For the composition of aripiprazole 1mg/ml, drug and excipients with its range are shown below in table:
No. Drug/ Excipients Quantity
(% w/w)
1 Aripiprazole 0.080
2 Propylene glycol 8.019
3 Glycerin 3.256
4 Malic acid 1.123
5 Methyl 4-hydroxybenzoate 0.144
6 Propyl 4-hydroxybenzoate 0.016
7 Fructose 16.038
8 Sucrose 32.077
9 Disodium edetate 0.080
10 Orange flavor 0.080
11 Sodium hydroxide 0.401
12 Purified water QS

The oral pharmaceutical solution of above composition is prepared by following method:-
a) Aripiprazole, methyl 4-hydroxybenzoate and propyl 4-hydroxybenzoate are dissolved in co-solvent propylene glycol.
b) Glycerine solution is added to solution of step a).
c) Fructose, sucrose and malic acid are dissolved in Purified water.
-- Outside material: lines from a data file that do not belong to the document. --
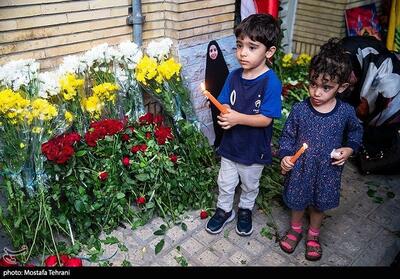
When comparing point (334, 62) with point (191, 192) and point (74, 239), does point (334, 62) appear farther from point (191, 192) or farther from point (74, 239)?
point (74, 239)

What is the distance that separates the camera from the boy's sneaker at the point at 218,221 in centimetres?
288

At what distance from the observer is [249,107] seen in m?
2.51

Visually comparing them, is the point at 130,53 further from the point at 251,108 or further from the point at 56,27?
the point at 251,108

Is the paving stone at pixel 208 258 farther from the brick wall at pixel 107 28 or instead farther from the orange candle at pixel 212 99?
the brick wall at pixel 107 28

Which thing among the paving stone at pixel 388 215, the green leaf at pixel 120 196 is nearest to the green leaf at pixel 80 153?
the green leaf at pixel 120 196

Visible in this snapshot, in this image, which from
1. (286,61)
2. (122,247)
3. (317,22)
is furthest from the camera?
(317,22)

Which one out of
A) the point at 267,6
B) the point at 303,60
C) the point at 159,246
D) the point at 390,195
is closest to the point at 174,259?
the point at 159,246

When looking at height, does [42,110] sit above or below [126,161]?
above

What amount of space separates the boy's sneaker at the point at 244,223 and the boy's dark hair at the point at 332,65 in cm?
119

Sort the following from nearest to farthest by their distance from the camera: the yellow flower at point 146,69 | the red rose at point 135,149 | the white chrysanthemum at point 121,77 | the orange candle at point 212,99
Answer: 1. the orange candle at point 212,99
2. the red rose at point 135,149
3. the yellow flower at point 146,69
4. the white chrysanthemum at point 121,77

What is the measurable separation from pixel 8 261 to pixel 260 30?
224 centimetres

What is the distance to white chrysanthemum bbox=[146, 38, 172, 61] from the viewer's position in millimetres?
3357

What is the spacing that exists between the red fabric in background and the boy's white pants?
2.81 meters

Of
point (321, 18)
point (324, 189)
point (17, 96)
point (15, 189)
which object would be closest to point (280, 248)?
point (324, 189)
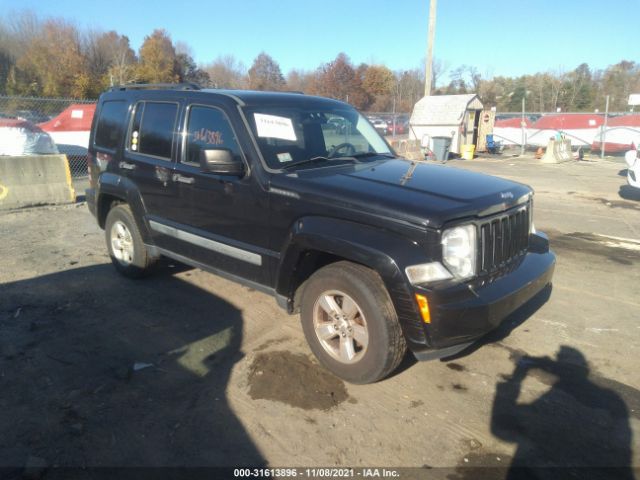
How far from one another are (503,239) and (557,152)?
17.8m

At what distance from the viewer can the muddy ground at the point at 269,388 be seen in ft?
9.16

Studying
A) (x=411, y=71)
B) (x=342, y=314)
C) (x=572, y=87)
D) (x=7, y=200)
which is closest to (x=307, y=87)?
(x=411, y=71)

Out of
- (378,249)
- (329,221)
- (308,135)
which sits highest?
(308,135)

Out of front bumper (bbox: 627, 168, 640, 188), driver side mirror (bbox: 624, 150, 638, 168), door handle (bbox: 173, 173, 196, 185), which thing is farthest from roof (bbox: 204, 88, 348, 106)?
driver side mirror (bbox: 624, 150, 638, 168)

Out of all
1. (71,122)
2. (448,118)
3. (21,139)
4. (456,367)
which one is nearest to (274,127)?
(456,367)

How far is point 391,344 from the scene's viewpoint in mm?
3176

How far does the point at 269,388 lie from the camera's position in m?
3.41

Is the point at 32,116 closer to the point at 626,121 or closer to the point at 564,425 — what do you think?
the point at 564,425

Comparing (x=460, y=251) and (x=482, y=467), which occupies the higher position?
(x=460, y=251)

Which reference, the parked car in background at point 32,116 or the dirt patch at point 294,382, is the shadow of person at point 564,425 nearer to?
the dirt patch at point 294,382

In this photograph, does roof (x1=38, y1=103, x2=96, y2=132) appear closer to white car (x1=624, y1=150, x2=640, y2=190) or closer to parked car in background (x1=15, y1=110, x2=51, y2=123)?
parked car in background (x1=15, y1=110, x2=51, y2=123)

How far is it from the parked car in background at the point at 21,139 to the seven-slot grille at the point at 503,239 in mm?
9982

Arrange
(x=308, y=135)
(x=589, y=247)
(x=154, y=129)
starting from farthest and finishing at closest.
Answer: (x=589, y=247) < (x=154, y=129) < (x=308, y=135)

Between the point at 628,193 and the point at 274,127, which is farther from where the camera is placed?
the point at 628,193
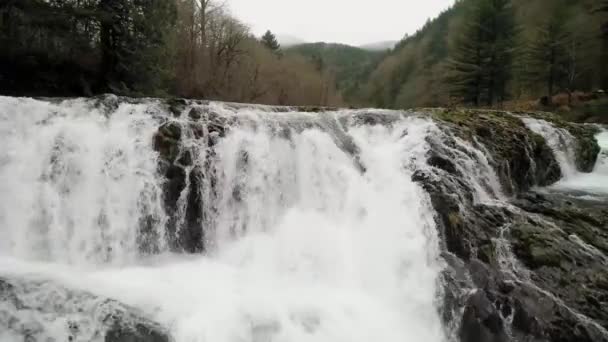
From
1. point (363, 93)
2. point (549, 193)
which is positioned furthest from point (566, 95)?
point (363, 93)

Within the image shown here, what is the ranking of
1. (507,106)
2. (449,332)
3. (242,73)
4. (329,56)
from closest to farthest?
(449,332) → (242,73) → (507,106) → (329,56)

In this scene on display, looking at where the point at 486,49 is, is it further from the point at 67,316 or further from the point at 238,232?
the point at 67,316

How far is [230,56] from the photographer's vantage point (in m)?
19.2

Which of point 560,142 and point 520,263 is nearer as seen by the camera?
point 520,263

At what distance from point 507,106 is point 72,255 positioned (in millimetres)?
28327

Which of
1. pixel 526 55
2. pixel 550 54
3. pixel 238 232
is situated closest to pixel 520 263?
pixel 238 232

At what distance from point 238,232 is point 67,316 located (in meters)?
2.68

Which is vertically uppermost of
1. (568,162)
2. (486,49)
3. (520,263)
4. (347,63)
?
(347,63)

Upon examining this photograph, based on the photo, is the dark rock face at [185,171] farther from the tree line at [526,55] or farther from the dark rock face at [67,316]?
the tree line at [526,55]

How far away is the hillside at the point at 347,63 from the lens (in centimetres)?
5678

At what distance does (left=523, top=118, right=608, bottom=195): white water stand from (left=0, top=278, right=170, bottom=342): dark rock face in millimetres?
9551

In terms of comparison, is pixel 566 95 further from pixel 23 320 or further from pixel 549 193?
pixel 23 320

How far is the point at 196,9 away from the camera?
1953cm

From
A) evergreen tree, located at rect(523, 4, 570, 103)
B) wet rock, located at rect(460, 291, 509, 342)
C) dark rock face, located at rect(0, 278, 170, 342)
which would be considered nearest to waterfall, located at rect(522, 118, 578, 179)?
wet rock, located at rect(460, 291, 509, 342)
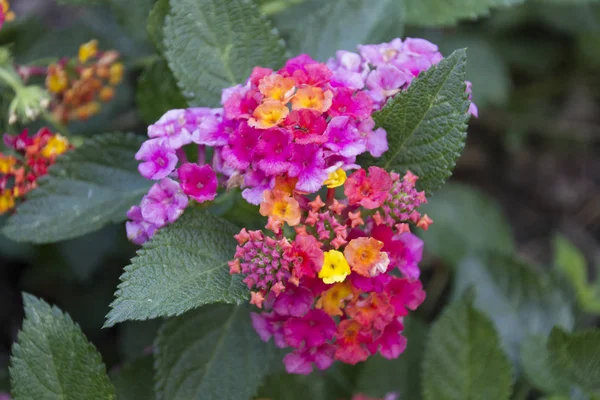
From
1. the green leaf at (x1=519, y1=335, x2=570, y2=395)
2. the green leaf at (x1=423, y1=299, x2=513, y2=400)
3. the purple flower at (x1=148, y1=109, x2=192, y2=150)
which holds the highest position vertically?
the purple flower at (x1=148, y1=109, x2=192, y2=150)

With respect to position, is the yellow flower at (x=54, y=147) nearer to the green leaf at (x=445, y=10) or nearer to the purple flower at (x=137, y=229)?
the purple flower at (x=137, y=229)

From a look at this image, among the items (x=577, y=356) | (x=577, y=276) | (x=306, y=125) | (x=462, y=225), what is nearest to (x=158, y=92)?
Answer: (x=306, y=125)

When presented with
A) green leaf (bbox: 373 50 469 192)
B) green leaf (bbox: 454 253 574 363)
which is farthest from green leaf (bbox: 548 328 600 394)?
green leaf (bbox: 373 50 469 192)

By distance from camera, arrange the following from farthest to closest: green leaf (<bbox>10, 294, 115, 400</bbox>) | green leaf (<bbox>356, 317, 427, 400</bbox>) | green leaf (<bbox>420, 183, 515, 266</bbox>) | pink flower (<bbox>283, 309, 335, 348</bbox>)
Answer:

d) Solution of step b) is added to solution of step c).
e) pH of solution of step d) is adjusted between 2.0 to 4.0 using 20 %w/w sodium hydroxide.
f) Flavoring agent (orange flavor) is added to solution of step e).
g) Volume of solution of step f) is made up to batch size with purified water.
h) Solution of step g) is filled in amber colored PET bottles and capped using PP CR closure.